I was summoned to Touchard, and he told me to take all my lesson books and exercise books to show my mother: “That she may see what you have succeeded in attaining in my establishment.” At that point Antonina Vassilyevna, pursing up her lips, minced out to me in a jeering and insulting way:
“Your mamma does not seem to like our coffee.”
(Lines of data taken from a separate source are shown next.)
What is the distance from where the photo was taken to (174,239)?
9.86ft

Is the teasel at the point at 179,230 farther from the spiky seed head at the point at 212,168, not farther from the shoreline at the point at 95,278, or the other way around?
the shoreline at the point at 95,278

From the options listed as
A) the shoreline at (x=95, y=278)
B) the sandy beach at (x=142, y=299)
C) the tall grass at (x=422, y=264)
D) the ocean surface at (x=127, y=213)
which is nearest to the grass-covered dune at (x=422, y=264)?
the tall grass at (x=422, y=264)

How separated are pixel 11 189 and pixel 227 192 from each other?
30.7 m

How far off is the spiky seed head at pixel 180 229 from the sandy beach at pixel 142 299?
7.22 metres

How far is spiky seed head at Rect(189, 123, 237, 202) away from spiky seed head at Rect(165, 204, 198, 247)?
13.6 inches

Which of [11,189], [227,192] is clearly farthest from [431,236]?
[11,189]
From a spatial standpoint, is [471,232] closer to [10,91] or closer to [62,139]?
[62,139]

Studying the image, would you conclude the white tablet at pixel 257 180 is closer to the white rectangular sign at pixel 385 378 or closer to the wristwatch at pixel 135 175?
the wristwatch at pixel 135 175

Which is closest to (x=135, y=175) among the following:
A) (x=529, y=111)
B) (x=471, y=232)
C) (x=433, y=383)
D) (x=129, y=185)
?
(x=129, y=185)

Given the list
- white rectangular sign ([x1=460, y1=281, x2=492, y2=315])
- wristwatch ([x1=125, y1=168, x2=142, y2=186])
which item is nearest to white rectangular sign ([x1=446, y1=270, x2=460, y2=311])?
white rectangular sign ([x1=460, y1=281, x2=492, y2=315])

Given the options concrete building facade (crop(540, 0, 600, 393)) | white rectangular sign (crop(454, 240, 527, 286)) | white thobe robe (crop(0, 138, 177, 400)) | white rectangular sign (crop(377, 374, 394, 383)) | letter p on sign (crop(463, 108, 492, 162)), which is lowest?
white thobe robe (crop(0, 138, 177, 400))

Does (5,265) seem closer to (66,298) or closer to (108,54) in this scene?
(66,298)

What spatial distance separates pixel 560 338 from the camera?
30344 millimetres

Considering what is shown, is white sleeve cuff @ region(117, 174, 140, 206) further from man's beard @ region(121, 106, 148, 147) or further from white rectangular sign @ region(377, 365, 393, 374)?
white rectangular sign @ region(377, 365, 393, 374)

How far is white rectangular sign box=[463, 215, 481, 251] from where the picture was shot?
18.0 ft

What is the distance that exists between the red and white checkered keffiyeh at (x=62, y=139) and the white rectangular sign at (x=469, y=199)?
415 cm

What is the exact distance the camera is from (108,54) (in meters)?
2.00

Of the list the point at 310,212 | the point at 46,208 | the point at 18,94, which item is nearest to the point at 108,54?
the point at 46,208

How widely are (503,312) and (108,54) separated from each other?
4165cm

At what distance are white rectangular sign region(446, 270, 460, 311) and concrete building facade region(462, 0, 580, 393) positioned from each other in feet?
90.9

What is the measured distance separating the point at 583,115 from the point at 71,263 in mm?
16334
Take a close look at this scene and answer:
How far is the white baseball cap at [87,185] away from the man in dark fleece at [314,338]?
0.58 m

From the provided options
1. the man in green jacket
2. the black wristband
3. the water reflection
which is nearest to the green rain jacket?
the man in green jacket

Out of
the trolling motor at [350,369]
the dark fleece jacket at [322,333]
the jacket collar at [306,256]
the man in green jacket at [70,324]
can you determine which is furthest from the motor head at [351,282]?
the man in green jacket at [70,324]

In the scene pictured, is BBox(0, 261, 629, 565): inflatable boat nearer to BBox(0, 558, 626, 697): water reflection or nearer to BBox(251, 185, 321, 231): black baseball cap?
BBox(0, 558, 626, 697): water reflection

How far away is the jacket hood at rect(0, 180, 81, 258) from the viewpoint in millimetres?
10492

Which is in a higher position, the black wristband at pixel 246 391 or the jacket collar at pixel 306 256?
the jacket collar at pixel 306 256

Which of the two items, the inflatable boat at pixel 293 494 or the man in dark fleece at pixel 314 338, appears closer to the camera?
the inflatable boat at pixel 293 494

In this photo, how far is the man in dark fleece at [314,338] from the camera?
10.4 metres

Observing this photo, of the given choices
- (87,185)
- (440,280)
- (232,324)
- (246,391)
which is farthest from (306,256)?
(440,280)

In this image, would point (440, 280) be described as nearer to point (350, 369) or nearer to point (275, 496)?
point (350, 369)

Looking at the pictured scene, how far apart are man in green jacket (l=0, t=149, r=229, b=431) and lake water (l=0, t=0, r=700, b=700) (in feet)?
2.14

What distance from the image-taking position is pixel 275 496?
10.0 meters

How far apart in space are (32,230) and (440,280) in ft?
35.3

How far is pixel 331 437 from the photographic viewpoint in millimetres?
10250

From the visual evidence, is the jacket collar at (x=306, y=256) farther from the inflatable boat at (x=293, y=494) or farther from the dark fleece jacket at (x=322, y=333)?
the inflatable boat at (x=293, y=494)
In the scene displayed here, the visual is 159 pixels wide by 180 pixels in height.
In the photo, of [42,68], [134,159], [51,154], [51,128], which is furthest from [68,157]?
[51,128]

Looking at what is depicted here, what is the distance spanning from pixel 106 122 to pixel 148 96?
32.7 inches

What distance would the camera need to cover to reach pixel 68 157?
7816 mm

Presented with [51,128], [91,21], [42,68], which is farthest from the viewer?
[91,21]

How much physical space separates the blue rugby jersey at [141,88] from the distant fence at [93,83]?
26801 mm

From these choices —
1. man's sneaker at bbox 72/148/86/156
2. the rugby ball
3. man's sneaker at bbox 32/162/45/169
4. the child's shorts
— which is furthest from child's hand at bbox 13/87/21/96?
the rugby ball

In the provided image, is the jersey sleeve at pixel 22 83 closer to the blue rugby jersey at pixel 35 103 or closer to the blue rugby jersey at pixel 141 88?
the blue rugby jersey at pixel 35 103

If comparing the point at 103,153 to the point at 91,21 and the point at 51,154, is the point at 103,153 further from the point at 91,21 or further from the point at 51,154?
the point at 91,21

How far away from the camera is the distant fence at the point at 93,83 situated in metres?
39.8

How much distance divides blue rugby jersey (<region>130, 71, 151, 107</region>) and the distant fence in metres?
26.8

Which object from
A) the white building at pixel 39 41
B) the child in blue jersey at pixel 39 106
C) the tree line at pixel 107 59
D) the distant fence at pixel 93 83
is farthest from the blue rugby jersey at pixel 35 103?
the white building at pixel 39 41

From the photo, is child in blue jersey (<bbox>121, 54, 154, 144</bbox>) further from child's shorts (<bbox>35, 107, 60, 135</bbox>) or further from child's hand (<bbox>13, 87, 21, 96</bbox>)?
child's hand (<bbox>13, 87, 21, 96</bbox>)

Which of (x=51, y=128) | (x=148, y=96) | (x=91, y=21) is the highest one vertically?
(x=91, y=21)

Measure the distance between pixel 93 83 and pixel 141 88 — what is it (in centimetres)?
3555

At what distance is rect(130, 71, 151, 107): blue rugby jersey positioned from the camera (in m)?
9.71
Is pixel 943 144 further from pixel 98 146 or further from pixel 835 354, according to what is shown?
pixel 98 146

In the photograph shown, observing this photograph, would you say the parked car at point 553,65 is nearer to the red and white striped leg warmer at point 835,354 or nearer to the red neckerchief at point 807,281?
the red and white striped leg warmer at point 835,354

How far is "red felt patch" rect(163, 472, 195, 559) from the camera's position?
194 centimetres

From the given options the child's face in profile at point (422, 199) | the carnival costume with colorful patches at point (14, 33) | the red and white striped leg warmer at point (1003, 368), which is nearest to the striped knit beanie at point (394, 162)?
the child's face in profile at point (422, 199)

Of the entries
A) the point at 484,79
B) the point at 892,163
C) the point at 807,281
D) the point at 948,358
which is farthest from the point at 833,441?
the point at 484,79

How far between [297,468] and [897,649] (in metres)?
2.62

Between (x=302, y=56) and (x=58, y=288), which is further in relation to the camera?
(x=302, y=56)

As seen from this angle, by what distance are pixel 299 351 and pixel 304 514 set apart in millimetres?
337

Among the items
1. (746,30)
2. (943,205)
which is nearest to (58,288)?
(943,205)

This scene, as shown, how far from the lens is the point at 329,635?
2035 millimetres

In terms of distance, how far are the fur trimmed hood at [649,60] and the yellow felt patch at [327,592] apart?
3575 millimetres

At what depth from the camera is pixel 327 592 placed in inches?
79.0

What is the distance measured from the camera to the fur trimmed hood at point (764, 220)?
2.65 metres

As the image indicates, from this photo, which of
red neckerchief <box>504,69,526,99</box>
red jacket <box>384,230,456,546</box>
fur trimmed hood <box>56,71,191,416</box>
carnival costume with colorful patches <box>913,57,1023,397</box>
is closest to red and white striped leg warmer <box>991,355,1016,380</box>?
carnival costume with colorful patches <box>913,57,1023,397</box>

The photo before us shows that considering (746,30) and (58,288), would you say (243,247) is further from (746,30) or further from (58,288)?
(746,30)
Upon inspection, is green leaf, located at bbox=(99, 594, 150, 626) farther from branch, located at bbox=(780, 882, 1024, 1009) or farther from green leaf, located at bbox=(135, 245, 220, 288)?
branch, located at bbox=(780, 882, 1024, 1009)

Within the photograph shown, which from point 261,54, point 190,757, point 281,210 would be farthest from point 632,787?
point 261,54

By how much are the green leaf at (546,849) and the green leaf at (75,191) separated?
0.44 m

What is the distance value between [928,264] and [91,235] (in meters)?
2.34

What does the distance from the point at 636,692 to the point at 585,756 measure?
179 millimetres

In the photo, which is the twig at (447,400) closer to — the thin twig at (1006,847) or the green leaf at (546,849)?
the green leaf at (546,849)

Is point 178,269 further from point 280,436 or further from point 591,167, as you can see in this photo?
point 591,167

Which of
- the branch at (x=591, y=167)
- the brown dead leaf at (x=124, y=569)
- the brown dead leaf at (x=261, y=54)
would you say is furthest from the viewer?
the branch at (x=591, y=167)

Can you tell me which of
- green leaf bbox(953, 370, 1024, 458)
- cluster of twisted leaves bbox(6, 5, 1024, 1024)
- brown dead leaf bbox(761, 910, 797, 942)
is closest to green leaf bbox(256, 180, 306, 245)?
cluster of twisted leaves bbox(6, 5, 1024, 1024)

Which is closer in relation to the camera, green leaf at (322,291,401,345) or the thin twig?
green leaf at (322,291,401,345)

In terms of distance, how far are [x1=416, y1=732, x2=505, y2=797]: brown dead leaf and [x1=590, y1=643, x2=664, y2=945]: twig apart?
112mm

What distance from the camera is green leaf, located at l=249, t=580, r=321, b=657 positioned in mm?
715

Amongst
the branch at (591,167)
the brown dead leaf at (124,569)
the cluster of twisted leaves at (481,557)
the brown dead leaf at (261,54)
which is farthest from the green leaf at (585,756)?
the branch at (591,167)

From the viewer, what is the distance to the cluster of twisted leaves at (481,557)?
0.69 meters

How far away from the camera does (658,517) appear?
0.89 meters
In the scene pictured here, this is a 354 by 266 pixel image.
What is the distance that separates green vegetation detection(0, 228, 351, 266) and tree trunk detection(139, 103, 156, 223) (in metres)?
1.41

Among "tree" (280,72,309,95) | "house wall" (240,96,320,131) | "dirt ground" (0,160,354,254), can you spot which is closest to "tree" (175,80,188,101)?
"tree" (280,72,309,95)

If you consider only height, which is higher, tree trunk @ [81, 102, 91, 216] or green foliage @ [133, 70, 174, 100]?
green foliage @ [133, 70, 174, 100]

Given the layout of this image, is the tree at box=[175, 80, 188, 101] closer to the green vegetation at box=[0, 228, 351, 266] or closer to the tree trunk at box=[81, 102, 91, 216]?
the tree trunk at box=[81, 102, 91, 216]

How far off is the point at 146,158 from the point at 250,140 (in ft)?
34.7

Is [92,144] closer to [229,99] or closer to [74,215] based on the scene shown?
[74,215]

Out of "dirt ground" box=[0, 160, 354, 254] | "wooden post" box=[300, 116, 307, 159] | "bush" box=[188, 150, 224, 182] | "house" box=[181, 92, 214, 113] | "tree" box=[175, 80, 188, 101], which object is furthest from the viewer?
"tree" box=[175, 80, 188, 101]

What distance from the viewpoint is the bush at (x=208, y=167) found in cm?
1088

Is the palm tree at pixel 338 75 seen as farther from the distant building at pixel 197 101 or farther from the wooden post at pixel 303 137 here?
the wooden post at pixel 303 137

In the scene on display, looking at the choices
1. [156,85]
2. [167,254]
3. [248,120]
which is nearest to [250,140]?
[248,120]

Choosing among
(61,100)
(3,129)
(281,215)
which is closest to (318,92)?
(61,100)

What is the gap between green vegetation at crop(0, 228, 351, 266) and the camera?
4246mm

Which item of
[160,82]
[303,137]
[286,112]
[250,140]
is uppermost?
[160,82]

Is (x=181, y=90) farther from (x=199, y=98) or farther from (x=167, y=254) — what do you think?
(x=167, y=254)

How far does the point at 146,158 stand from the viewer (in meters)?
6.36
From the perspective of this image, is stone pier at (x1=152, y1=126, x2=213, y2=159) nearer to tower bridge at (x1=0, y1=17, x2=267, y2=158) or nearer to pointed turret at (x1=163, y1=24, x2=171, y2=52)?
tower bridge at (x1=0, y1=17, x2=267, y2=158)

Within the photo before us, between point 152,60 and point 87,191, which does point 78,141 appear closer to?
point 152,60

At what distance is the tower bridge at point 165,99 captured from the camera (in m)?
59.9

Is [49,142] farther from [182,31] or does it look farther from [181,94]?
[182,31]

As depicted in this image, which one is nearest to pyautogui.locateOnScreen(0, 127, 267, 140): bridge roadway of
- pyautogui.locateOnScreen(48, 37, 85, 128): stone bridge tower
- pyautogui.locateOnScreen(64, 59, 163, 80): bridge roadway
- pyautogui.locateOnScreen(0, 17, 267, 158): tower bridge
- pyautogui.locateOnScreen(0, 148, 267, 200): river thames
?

I collected my exercise books and carried them to my waiting mother, passing through the crowd of “counts’ and senators’ children” in the classroom who were staring at mother and me. And it actually pleased me to carry out Touchard’s behests with literal exactitude. “Here are my lessons in French grammar, here are my dictation exercises, here are the conjugations of the auxiliary verbs avoir and être, here is the geography, descriptions of the principal towns of Europe, and all parts of the world,” and so on. For half an hour or more I went on explaining in a monotonous little voice, keeping my eyes sedately cast down. I knew that my mother knew nothing of these learned subjects, could not perhaps even write, but in this too I was pleased with my part. But I did not succeed in wearying her: she listened all the time without interrupting me, with extraordinary and even reverent attention, so that at last I got tired of it myself and left off; her expression was sad, however, and there was something pitiful in her face.
She got up to go at last; Touchard suddenly walked in, and with an air of foolish importance asked her: “Whether she was satisfied with her son’s progress? Mother began muttering incoherent thanks; Antonina Vassilyevna came up too. Mother began begging them both “not to abandon the orphan, who was as good as an orphan now, but to treat him with kindness.” . . . And with tears in her eyes she bowed to them both, each separately, and to each with a deep bow, exactly as “simple people” bow down when they ask a favour of the gentry. The Touchards had not expected this, and Antonina Vassilyevna was evidently softened, and revised her opinion about the cup of coffee. Touchard humanely responded with even greater dignity “that he made no distinction between the children, that here all were his children, and he was their father, that I was almost on an equal footing with the sons of senators and counts, and that she ought to appreciate that,” and so on, and so on. Mother only bowed down, but was much embarrassed. At last she turned to me, and with tears shining in her eyes said: “Good-bye, darling.”
She kissed me, that is I allowed myself to be kissed. She evidently wanted to go on kissing, embracing and hugging me, but either she herself felt ashamed before company, or felt hurt by something else, or guessed that I was ashamed of her, for she hurriedly went out, bowing once more to the Touchards. I stood still.